- TASK DIRECTIONS
When the line containing "To Kill a Mockingbird" is found in the data below, give it again along with every later line, exactly; drop the pictures.

- Items from a dataset
-*-

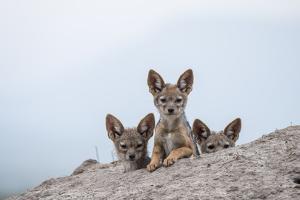 Black-backed jackal three cubs at the den, Masai-Mara Game Reserve, Kenya by Denis-Huot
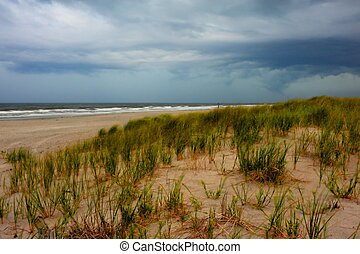 Sand dunes behind beach - Sand dunes with plantings behind a...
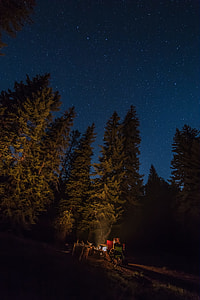 green pine trees photography during night time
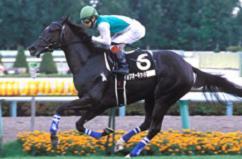 yamakatuo-kuddo00.jpg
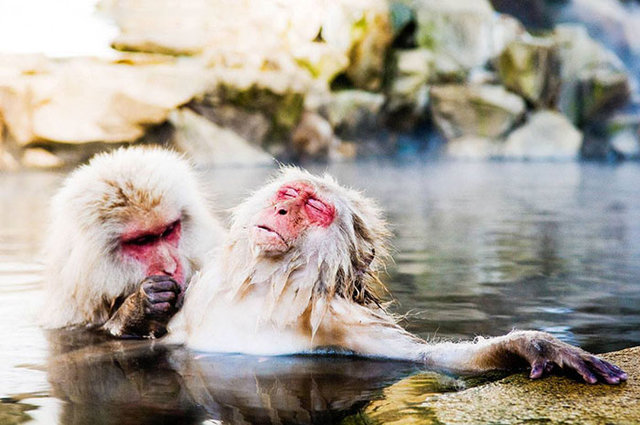 Günün favorisi: 2018'in birbirinden komik vahşi yaşam fotoğrafları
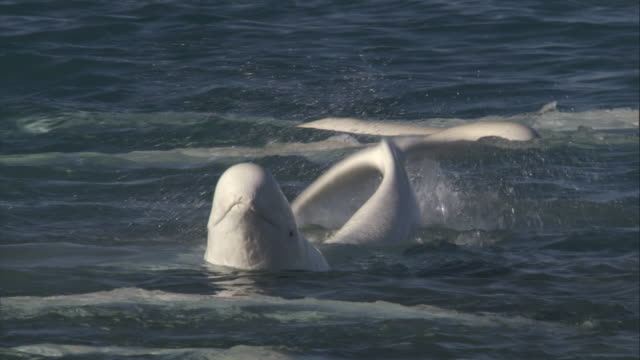 a beluga whale waves its flukes in the cunningham inlet. - wal stock-videos und b-roll-filmmaterial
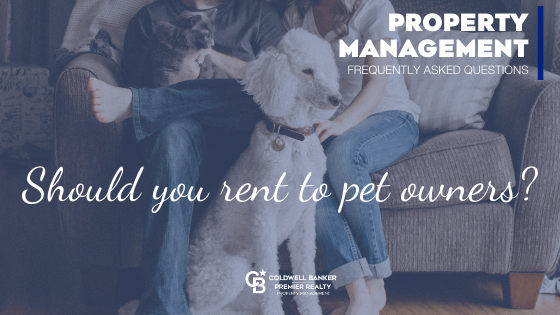 Should You Rent to Pet Owners? Main Photo
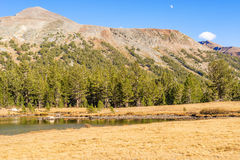 Stationnement national de Yosemite en Californie Photos stock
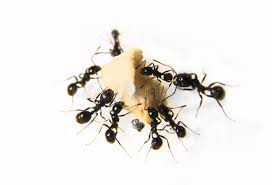 fourmis cuisine fourmis à la cuisine fourmis noires sur un fond blanc photo stock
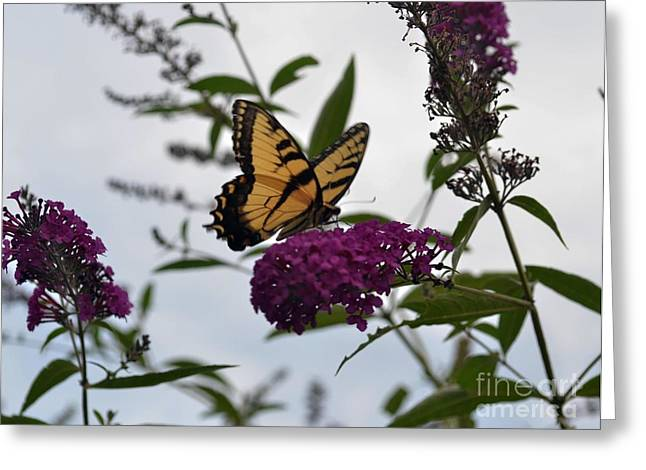 Greeting Card featuring the photograph Dainty by Judy Wolinsky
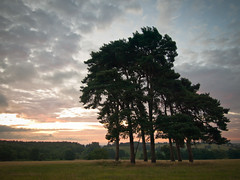 In Hope (Anologital) Tags: uk morning sky pine sunrise northamptonshire olympus zuiko northants 1122 uplands fawsley daventry e410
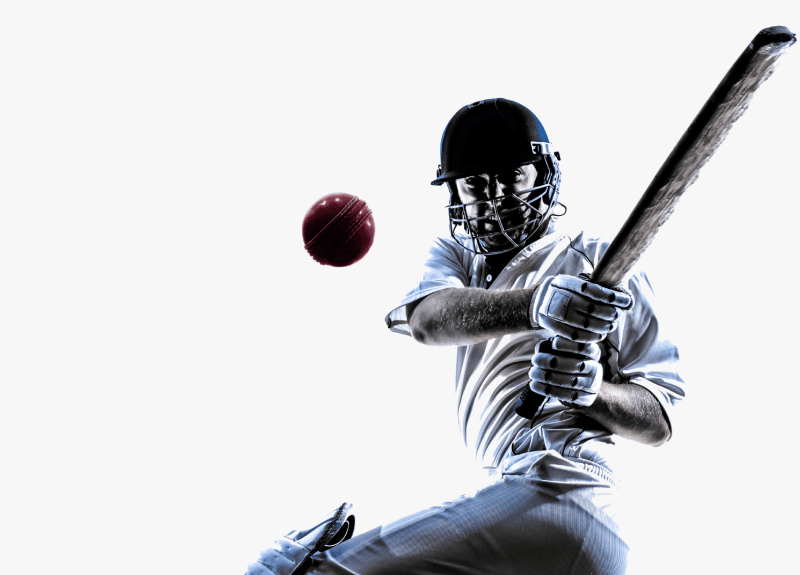 Cricket betting apps in India overview (2021)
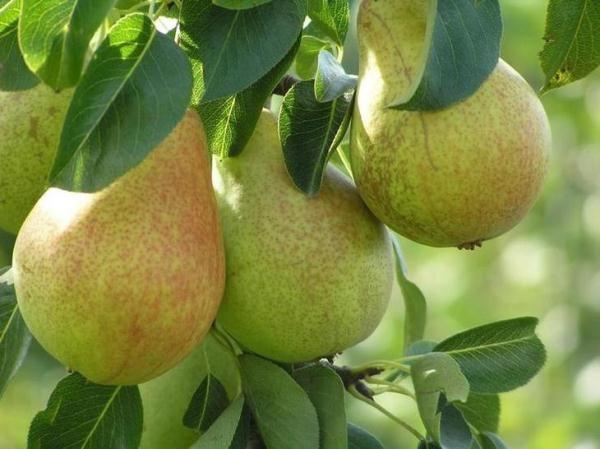 Saratovka variedad de pera resistente a las heladas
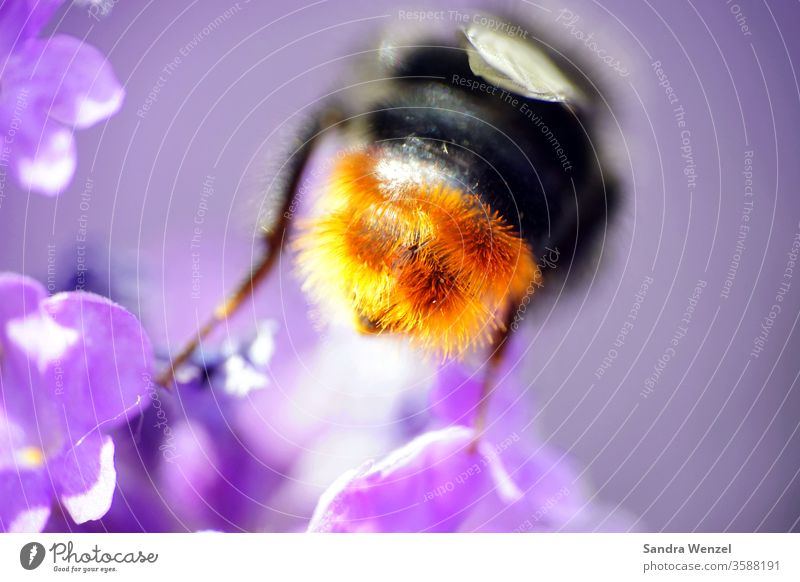 bumblebee butt Bumble bee bees bleed Nectar pollination Lavender Fragrance Fragrant Hairy hair Grand piano Insect insects macro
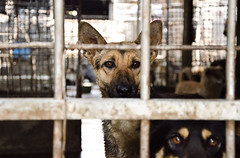 CHINA, SEPTEMBER 2013 - Investigators infiltrate the dog and cat meat mafia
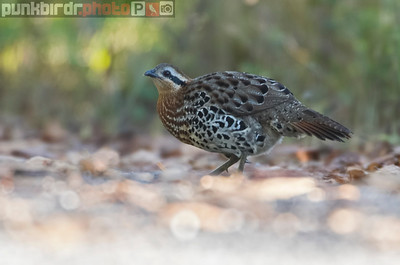 Mountain Bamboo Partridge (Bambusicola fytchii)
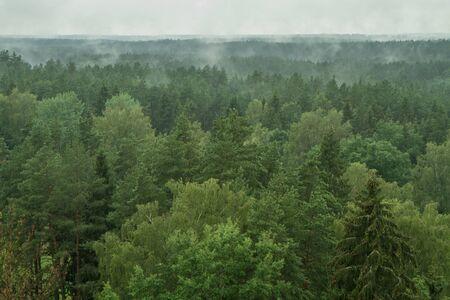 pinewood: Pinewood after heavy rain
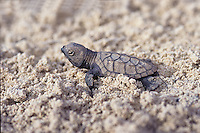 Hawksbill turtle hatchling<br />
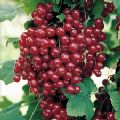 Ribes rubrum 'Red Lake' (Redcurrant)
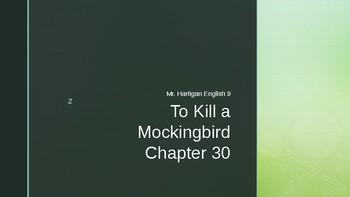 To Kill a Mockingbird Chapter 30 Visual Guide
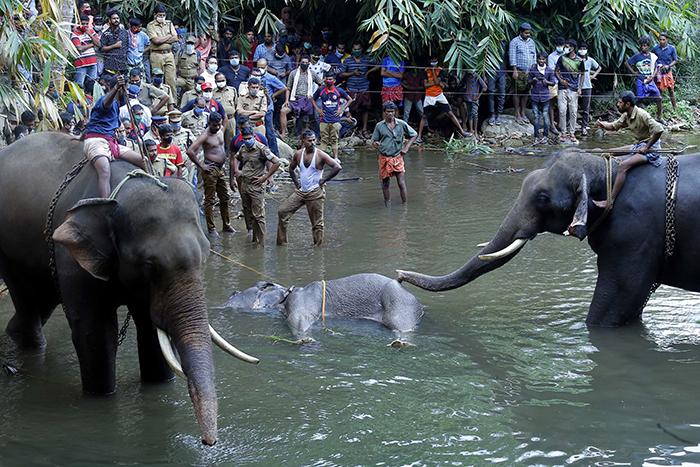 Elefanta embarazada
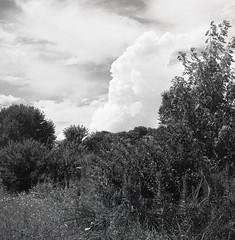 A Sunday Stroll (matthew.vortex) Tags: manual summer landscape kentucky georgetown pentaxspotmeterv aristaeduultra400 yashicamat124g yashica yellowfilter anseladams zonesystem clouds trees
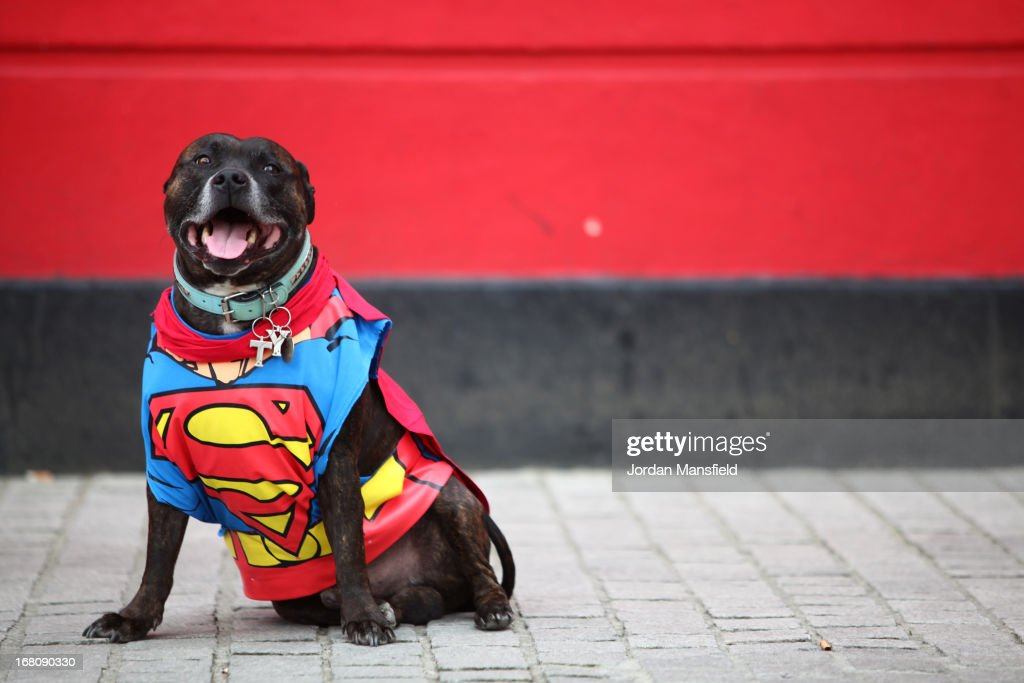 Ty, a Staffordshire Bull Terrier is dressed up as the character Superman on May 5, 2013 in London, England. Enthusiasts gathered at the Picture House in Stratford to parade their dogs dressed up as famous Sci-Fi characters as part a London-wide event called Sci-Fi London.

-*-

- EXERCISE SOLUTION
 To Kill a Mockingbird Chapter 30 Visual Guide
 Elefanta embarazada
 A Sunday Stroll (matthew.vortex) Tags: manual summer landscape kentucky georgetown pentaxspotmeterv aristaeduultra400 yashicamat124g yashica yellowfilter anseladams zonesystem clouds trees
 Ty, a Staffordshire Bull Terrier is dressed up as the character Superman on May 5, 2013 in London, England. Enthusiasts gathered at the Picture House in Stratford to parade their dogs dressed up as famous Sci-Fi characters as part a London-wide event called Sci-Fi London.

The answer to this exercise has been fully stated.